Certa: o art. 316, §1º, do CP pune o agente que exige tributo ou contribuição social que sabe ser indevido, caracterizando excesso de exação.
- C)corrupção passiva.
Errada: corrupção passiva depende de solicitar, receber ou aceitar promessa de vantagem indevida, o que não aparece no enunciado.
- D)prevaricação
Errada: prevaricação ocorre quando o agente retarda ou deixa de praticar ato de ofício por interesse ou sentimento pessoal, e não quando exige tributo indevido.
- E)emprego irregular de verbas públicas.

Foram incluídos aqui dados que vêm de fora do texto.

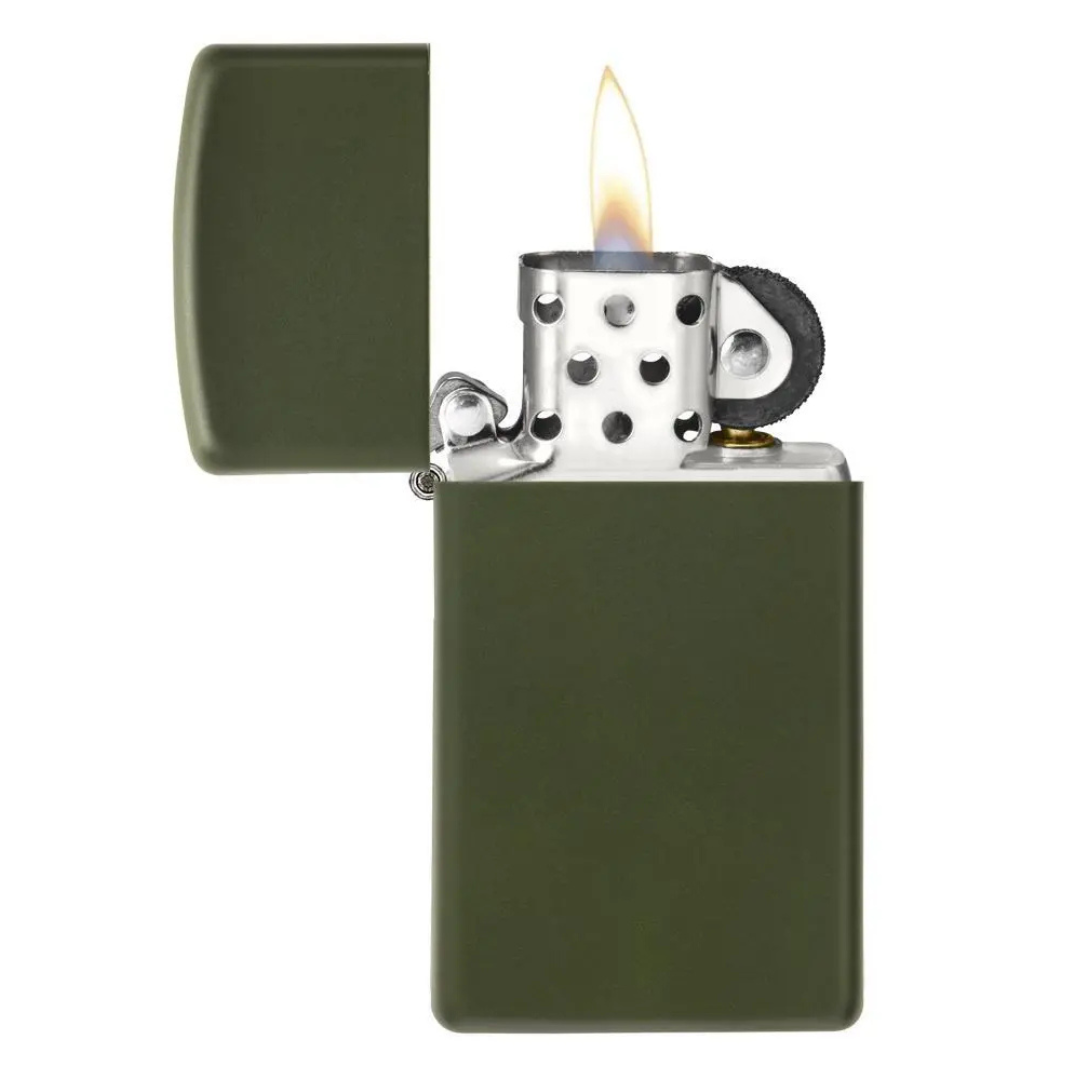 Bật Lửa Zippo Chính Hãng Mỹ Slim Mỏng Màu Xanh Lá Nhám Green Matte - Chống Gió, Chống Trầy, Bảo Hành Trọn Đời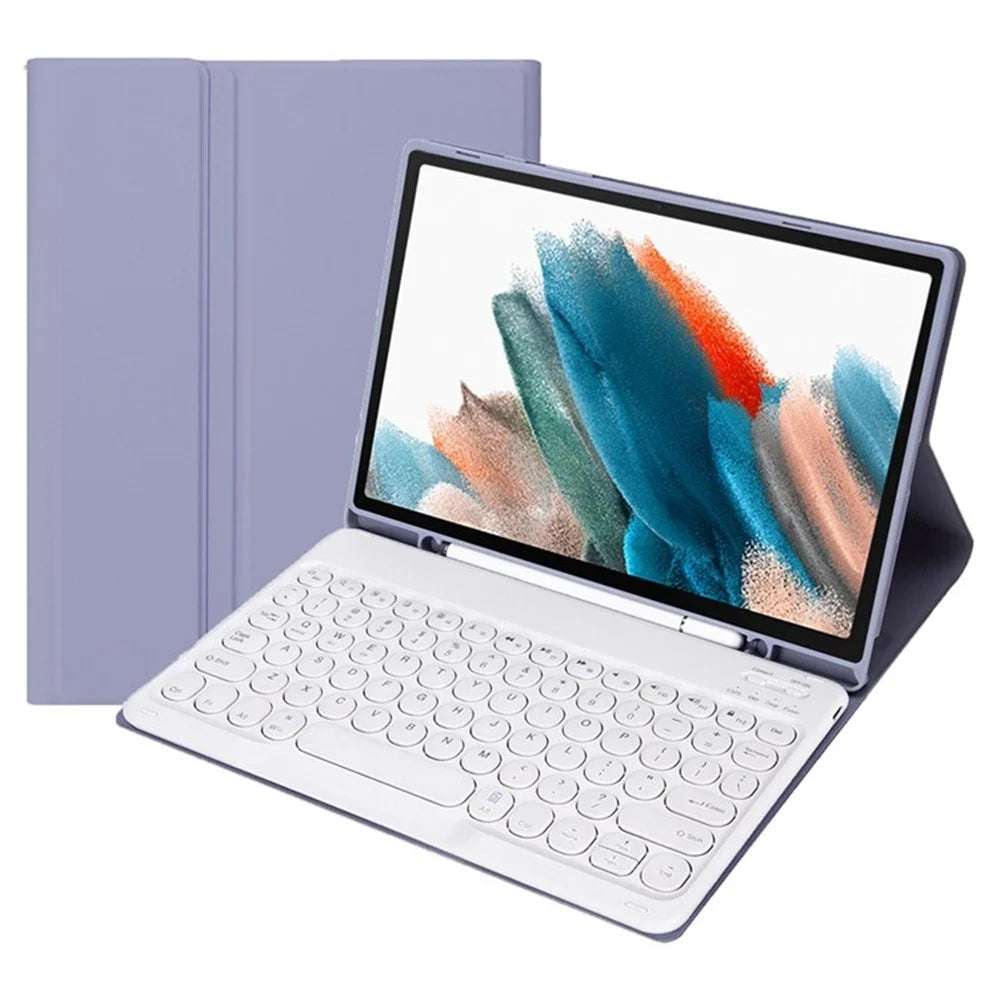 YA08B for Samsung Galaxy Tab A8 10.5 (2021) / (2022) Leather Case Bluetooth-compatible Keyboard with Round Key Cap - Purple - 2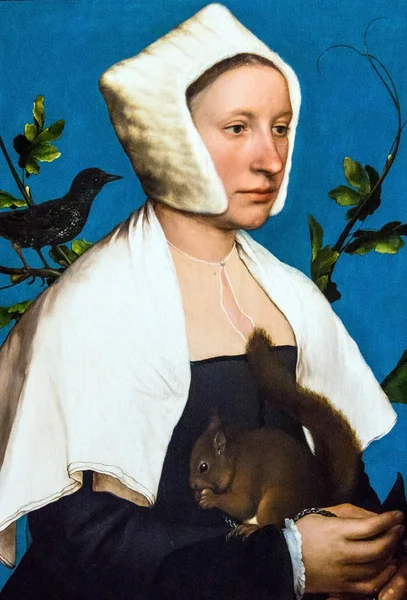 Sincap ve Starling ile Lady (Anne Lovel?) (1526-1528) Genç Hans Holbein tarafından (1497-1543) Londra Ulusal Galerisi'nde.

Errada: emprego irregular de verbas públicas trata de aplicação de dinheiro público em finalidade diversa da prevista em lei, situação diferente da cobrança tributária indevida.
Gabarito: B
Aqui a palavra-chave é "exigir tributo que sabe ser indevido". No Direito Penal, isso cai no art. 316, §1º, do Código Penal, que trata do crime de excesso de exação. A ideia é simples: o agente público, no exercício da função, força a cobrança de tributo ou contribuição que não deveria ser cobrada, ou cobra de modo abusivo. É o tipo de situação em que o Estado, em vez de só cobrar, resolve cobrar com a mão pesada e ainda fora do que a lei permite. O ponto decisivo da questão é o elemento "sabe ser indevido". Se o auditor fiscal tem ciência de que o tributo não é devido e mesmo assim exige o pagamento, ele pratica excesso de exação. O §1º do art. 316 também alcança quem desvia o que foi arrecadado indevidamente, mas aqui o núcleo é a exigência abusiva de tributo indevido. As demais alternativas não encaixam porque tratam de outros núcleos típicos. Peculato envolve apropriação ou desvio de bem público; corrupção passiva exige solicitar ou receber vantagem indevida; prevaricação é retardar ou deixar de praticar ato por interesse ou sentimento pessoal; e emprego irregular de verbas públicas fala de aplicação de dinheiro público em finalidade diversa da prevista. Nada disso descreve a cobrança indevida feita pelo fiscal. Então, o gabarito B está correto porque o caso é praticamente a tradução literal do art. 316, §1º, do CP. Em prova de concurso, quando aparecer agente público exigindo tributo que sabe ser indevido, pense imediatamente em excesso de exação.